Esta línea no tiene parada en el futuro. Este tren no tiene conexión con el porvenir. Esta parada no tiene portero que la ataje. Esta mañana no tiene fin. De algún modo que ignoro, la lluvia ha conseguido calar hasta las catacumbas de Metropolitano. El abismo esconde criaturas feroces. Las zarpas siempre hambrientas de las raíces sedientas de la ciudad estiran sus dedos y arañan con sus garras afiladas el lateral del vagón a su paso. Un chirrido metálico recorre las venas desde la boca del lobo y hiela la sangre de los pocos que quedan despiertos.
Las tinieblas se rompen cada ochocientos metros. La siguiente parada es un escaparate en el que cientos de cuerpos exhiben su desesperación mojada en salmuera. A una señal, el ejecutivo y la peluquera bajan al unísono. Sus dos palmos cuadrados son ocupados por un parroquiano orondo vestido en chándal del glorioso que sube dubitativo. Aparenta no saber a dónde se dirige. Vaya novedad; como si alguien lo supiera dentro de este patético mundo de hojalata y relleno de pavo.
— TE ODIO. TE ODIO, ¿ME OYES? NO-TE-QUIERO-VOLVER-A-VER. Pero vamos a ver, ¿por qué me sigues? No te conozco, no se quien eres, no te he visto nunca, ¿qué cojones quieres de mí? ¿Qué, dime?
La ruta continua. La estación término es sólo un punto y seguido en la ruta hacia el Averno. En cada estación, el metro entrega puntualmente la ración diaria de carne y destinos que la gran ciudad necesita para alimentarse. Engulle sus almas y escupe a un lado las cabezas, que le dan ardor. Sus intestinos rugen y piden mas viandas, mas sustancia, mas pasajeros. Siempre quiere más. Insaciable como un carpanta en cuaresma. Nunca tiene bastante.
Navajas sin filo, calvas grasientas, piercings infectados, anteojos remendados con esparadrapo, zapatillas de deportes, amores imposibles, carteras de valores, apuestas desesperadas, estraperlo de currículums vitaes, cartones de Don Simon, tickets sin valor, bolsas de la compra semivacías, colillas aplastadas, vidas que arrastra la brisa, besos que algún día alguien se cobrará, chicles de menta ácida, sujetadores mal abrochados, corbatas de seda, mochilas sin libros ni deportes, smartphones sin cobertura, bolsas de marihuana.

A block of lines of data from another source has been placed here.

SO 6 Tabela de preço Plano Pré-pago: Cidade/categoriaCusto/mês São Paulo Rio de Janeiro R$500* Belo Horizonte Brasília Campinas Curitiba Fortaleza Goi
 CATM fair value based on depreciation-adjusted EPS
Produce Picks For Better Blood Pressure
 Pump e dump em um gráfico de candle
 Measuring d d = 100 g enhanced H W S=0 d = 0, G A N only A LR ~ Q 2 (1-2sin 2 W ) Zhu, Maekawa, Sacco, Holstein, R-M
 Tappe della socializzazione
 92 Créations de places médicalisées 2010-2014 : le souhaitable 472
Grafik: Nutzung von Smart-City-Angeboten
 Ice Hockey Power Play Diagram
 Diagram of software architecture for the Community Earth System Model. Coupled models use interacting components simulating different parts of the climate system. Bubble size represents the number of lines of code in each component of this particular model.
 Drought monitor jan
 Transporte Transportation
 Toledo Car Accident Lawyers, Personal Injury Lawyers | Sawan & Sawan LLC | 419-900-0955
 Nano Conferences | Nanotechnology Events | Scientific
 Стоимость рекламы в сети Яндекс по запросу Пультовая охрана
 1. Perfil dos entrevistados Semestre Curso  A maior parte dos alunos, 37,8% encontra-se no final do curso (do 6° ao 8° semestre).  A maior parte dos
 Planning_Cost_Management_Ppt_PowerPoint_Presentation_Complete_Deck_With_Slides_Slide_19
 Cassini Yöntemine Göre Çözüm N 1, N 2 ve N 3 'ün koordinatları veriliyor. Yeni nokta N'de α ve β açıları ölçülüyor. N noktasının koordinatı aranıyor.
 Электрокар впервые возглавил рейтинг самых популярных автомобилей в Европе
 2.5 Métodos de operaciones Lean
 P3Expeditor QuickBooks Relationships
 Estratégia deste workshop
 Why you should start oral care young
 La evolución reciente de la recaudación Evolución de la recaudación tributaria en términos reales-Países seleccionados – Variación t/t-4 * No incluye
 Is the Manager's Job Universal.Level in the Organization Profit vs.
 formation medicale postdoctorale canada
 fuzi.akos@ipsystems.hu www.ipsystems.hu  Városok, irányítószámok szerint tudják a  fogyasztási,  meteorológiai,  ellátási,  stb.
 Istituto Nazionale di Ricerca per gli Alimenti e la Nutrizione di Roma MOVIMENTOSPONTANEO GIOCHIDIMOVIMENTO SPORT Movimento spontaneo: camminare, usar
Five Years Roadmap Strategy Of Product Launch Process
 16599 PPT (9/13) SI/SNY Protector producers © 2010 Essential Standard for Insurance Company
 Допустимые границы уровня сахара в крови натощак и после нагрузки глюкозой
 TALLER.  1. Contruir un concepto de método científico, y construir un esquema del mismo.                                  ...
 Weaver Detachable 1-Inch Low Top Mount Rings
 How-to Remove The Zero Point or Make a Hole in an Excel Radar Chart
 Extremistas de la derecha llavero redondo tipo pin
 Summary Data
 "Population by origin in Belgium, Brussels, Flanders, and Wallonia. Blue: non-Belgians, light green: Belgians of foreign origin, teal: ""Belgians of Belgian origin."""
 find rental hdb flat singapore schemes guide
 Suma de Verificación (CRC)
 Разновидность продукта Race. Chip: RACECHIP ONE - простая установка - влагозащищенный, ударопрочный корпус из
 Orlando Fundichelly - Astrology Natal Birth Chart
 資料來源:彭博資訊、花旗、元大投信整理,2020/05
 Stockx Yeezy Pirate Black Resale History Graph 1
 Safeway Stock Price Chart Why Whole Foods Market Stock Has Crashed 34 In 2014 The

Vidas enlatadas. Metros que no avanzan. Libros que se acaban. Calendarios que caducan. Epitafios graffiteados con prisa. Estaciones con nombres rimbombantes. Transporte de sueños imposibles. Aletargamiento de conciencias que han bajado los brazos. Y el pasajero de la gabardina, que se arrima lascivamente a la matrona desconfiada.
— ¿Me lo vas a decir? ¿Qué quieres de mí? ¿Por qué me sigues a todas partes? ¿Quien demonios eres? ¿Cómo te llamas?
— Mi nombre es Madrid — le contestó, al fin, el espejo.
Y el metro arrancó con una sacudida y se perdió para siempre en las tinieblas de su eterno viaje a ninguna parte.